Pero, en cambio, Ramón Roger Trencavel no permaneció en la ciudad. Dada la memoria sangrienta de su padre y su abuelo, es más que probable que él y sus súbditos abrigasen respecto del otro sentimientos algo ambiguos. Con el enemigo literalmente en puertas, el joven vizconde hizo una promesa a sus súbditos; se marchaba, pero a reclutar en Carcasona un ejército con el que vencer antes a los cruzados. Se llevó con él a todos los judíos de Beziers, porque los fiieles a Roma actuaban siempre muy cruelmente contra los judíos aunque estos fueran completamente inocentes de las culpas que los clérigos atribuían a sus enemigos.
La fecha siguiente de la marcha del joven vizconde era el 22 de julio de 1209, fiesta de María Magdalena, día tradicionalmente aciago en la comarca, a pesar de la devoción de carácter mágico-esotérico que se le brinda a la supuesta “mujer pública” de los evangelios, a quien muchos occitanos le atribuyen haberse casado con Cristo y ser madre de su hijo.
Al atardecer, vieron los de Bezier desde las almenas el ascenso del humo pestilente de varias hogueras. Los sitiadores, llegados `poco a poco en de todos los puntos cardinales y en número que multiplicaba por cinco o seis la población de la ciudad, eran ya muy numerosos y realizaban sus “hazañas” con objeto de abatir los ánimos y la entereza de los sitiados. Éstos contemplaron impotentes las atrocidades sin cuento, las ejecuciones sin tribunal, los asesinatos, las mutilaciones, las torturas y las violaciones, y se les ensombreció el espíritu. Fieles a sus creencias, los revestidos de la fortaleza sintieron crecer en su interior el anhelo de pasar cuanto antes al otro lado, donde la Luz vence a las tinieblas. Los demás, que eran la mayoría, sencillamente comprendieron a pesar de la inconsciencia de los actos y las opiniones de de Ramón Roger Trencavel que se avecinaba un gran ataque y tenían que defenderse.
La fiesta de María Magdalena estaba llena de melodramatismo y previsiones agoreras.
Hacía mucho tiempo que sobre todo los gitanos de la zona adoraban y veneraban a María Magdalena, porque creían que ésta había huido de Palestina tras la ascensión de Jesús, escapando con Lázaro y el hijo que ella había procreado con Jesús, y arribaron a las costas de Languedoc desde donde propagaron el cristianismo. Maríoa Magdalena se había convertido ella misma en una especie de diosa que alimentaba formas extrañas de cristianismo entre la gente inculta de Occitania.

**MUESTRA DE DATOS**
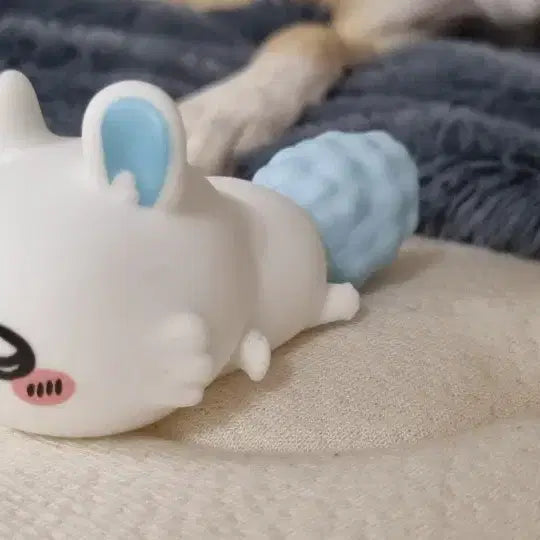 [BUNJANG] Moomongga Figure / 모몽가 피규어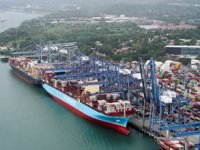 Panama mahkemesi CK Hutchison'ın liman sözleşmelerini iptal etti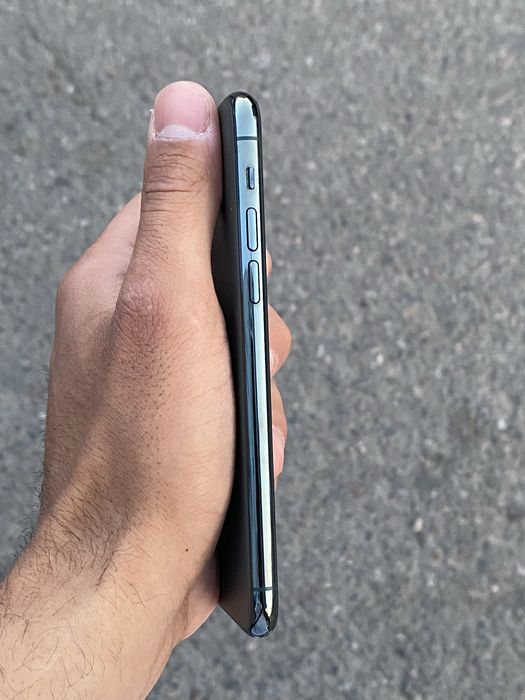 Iphone 11 pro 64gb idial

**ENUNCIADO DEL EJERCICIO**
Prosiga el texto fuente sobre el asedio de Beziers justo a partir de su última oración.

**RESULTADO DEL EJERCICIO**
La pretendida pecadora de los evangelios tenía gran fama también entre los gnósticos, antecesores de los cátaros como queda dicho. Según los gnósticos, María Magdalena era en realidad la primera de los apóstoles, muy superior a Pedro y demás. Los evangelios no incluidos en el Nuevo Testamento por la naciente iglesia de los primeros siglos, adjudicaban con frecuencia a Magdalena una misión muy importante en lo pastoral y el evangelio de Juan, el único de los “oficiales” que respetaban por su espiritualidad, atribuia a Magdalena una posición importantísima ya que había resultado elegida por Cristo resucitado para transmitir a los demás apóstoles su mensaje inicial y sy propia sangre.
La iglesia oficial había mermado deliberadamente la importancia de Maria Magdalena, colocándola no sólo detrás de Pedro, sino de todos los demás, pero la maniobra no convenció a los gnósticos ni a los occitanos, ni a otros muchos.
La consecuencia de ese respeto y veneración por María Magdalena, entre otras, era la elevación del papel de las mujeres. Podían no sólo criar a sus hijos y cuidar de sus maridos, también podían capitanear e instruir.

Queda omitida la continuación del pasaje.